---------- Record set

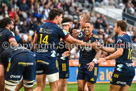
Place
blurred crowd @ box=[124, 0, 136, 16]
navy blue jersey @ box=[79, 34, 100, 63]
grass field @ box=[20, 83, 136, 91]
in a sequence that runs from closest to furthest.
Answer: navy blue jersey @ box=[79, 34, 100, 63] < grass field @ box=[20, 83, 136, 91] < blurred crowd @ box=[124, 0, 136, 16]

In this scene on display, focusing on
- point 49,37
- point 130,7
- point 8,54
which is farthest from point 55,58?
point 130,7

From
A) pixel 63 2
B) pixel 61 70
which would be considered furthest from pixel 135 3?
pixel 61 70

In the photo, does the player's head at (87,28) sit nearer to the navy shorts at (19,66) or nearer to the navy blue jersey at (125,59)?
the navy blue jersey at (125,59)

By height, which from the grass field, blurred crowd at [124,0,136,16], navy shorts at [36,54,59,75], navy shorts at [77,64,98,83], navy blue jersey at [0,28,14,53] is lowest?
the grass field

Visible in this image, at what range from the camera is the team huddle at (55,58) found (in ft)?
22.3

--------------------
---------- Record set

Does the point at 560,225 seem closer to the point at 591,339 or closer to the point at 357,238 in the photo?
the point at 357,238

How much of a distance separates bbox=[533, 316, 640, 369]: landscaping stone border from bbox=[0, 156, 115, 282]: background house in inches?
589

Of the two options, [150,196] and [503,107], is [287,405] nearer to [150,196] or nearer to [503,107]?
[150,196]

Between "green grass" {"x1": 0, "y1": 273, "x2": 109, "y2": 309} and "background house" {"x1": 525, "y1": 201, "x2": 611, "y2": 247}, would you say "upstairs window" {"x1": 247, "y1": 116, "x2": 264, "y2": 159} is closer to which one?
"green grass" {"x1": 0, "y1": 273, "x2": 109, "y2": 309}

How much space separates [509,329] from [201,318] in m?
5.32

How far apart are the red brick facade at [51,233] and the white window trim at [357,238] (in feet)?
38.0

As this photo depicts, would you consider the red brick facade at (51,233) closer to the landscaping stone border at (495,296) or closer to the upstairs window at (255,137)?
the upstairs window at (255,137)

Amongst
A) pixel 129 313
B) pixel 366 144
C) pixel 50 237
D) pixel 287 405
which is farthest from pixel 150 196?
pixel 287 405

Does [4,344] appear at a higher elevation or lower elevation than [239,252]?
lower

--------------------
---------- Record set

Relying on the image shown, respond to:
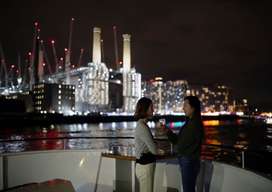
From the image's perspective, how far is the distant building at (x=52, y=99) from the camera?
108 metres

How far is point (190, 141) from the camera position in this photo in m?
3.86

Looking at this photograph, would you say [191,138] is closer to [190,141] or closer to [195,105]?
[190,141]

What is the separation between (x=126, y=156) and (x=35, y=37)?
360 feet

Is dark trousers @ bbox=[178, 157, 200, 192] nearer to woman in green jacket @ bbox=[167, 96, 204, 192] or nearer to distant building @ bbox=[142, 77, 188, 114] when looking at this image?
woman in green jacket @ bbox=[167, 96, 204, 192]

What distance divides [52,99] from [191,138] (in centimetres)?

--------------------

▸ **The request**
Could you put the part of the rows that opens with the line containing "How far is point" and closes with the line containing "What distance divides", both included, into a Markdown table with the columns No. and Line? Number each line in No. and leave out blank lines.

▸ **Answer for the task**
| No. | Line |
|---|---|
| 1 | How far is point (190, 141) from the camera position in this photo in m? |
| 2 | 3.86 |
| 3 | Looking at this photograph, would you say [191,138] is closer to [190,141] or closer to [195,105]? |
| 4 | [190,141] |
| 5 | What is the separation between (x=126, y=156) and (x=35, y=37)? |
| 6 | 360 feet |
| 7 | Is dark trousers @ bbox=[178, 157, 200, 192] nearer to woman in green jacket @ bbox=[167, 96, 204, 192] or nearer to distant building @ bbox=[142, 77, 188, 114] when looking at this image? |
| 8 | woman in green jacket @ bbox=[167, 96, 204, 192] |
| 9 | What distance divides [52,99] from [191,138] (in centimetres)? |